### What is asked
Copy out the data set down below line for line, without any changes, and leave the pictures out.

### Rows from a spatial reasoning dataset
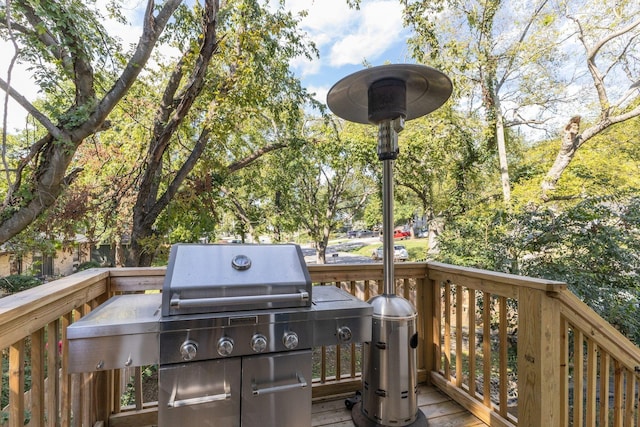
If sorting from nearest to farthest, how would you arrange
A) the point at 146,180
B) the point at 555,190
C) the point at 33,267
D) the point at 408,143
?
1. the point at 146,180
2. the point at 33,267
3. the point at 555,190
4. the point at 408,143

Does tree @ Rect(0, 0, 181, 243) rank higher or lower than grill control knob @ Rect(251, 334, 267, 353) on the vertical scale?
higher

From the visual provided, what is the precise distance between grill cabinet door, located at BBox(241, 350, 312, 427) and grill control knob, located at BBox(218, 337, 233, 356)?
4.0 inches

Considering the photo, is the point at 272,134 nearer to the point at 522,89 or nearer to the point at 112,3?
the point at 112,3

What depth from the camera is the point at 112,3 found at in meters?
4.23

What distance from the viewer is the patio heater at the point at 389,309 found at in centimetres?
179

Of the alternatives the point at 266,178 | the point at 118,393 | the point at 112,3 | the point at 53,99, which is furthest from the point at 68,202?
the point at 266,178

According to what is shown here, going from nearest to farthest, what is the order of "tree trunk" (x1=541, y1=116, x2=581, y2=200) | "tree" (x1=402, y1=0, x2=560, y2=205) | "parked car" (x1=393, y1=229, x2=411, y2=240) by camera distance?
"tree trunk" (x1=541, y1=116, x2=581, y2=200) < "tree" (x1=402, y1=0, x2=560, y2=205) < "parked car" (x1=393, y1=229, x2=411, y2=240)

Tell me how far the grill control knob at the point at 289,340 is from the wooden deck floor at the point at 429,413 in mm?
912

### Written solution
If sorting from nearest to farthest, how would you arrange
A) the point at 146,180
B) the point at 555,190
C) the point at 33,267
D) the point at 408,143
?
1. the point at 146,180
2. the point at 33,267
3. the point at 555,190
4. the point at 408,143

Does tree @ Rect(0, 0, 181, 243) rank higher or lower than grill control knob @ Rect(251, 334, 267, 353) on the vertical scale?
higher

From the visual provided, what is the precise distance between grill cabinet door, located at BBox(241, 350, 312, 427) and grill control knob, located at BBox(218, 337, 233, 356)?
4.0 inches

Considering the photo, is the point at 272,134 nearer to the point at 522,89 or nearer to the point at 112,3?
the point at 112,3

What depth from the camera is the point at 112,3 found at in meters?
4.23

What distance from the viewer is the patio heater at the point at 389,309 found at in centimetres?
179

Of the alternatives the point at 266,178 | the point at 118,393 | the point at 112,3 | the point at 53,99, which is furthest from the point at 68,202?
the point at 266,178

According to what is shown here, going from nearest to farthest, what is the order of "tree trunk" (x1=541, y1=116, x2=581, y2=200) | "tree" (x1=402, y1=0, x2=560, y2=205) | "parked car" (x1=393, y1=229, x2=411, y2=240) by camera distance?
"tree trunk" (x1=541, y1=116, x2=581, y2=200) < "tree" (x1=402, y1=0, x2=560, y2=205) < "parked car" (x1=393, y1=229, x2=411, y2=240)

Tell me how far the grill control knob at the point at 289,340 is from the wooden deck floor at the point at 429,413 in mm?
912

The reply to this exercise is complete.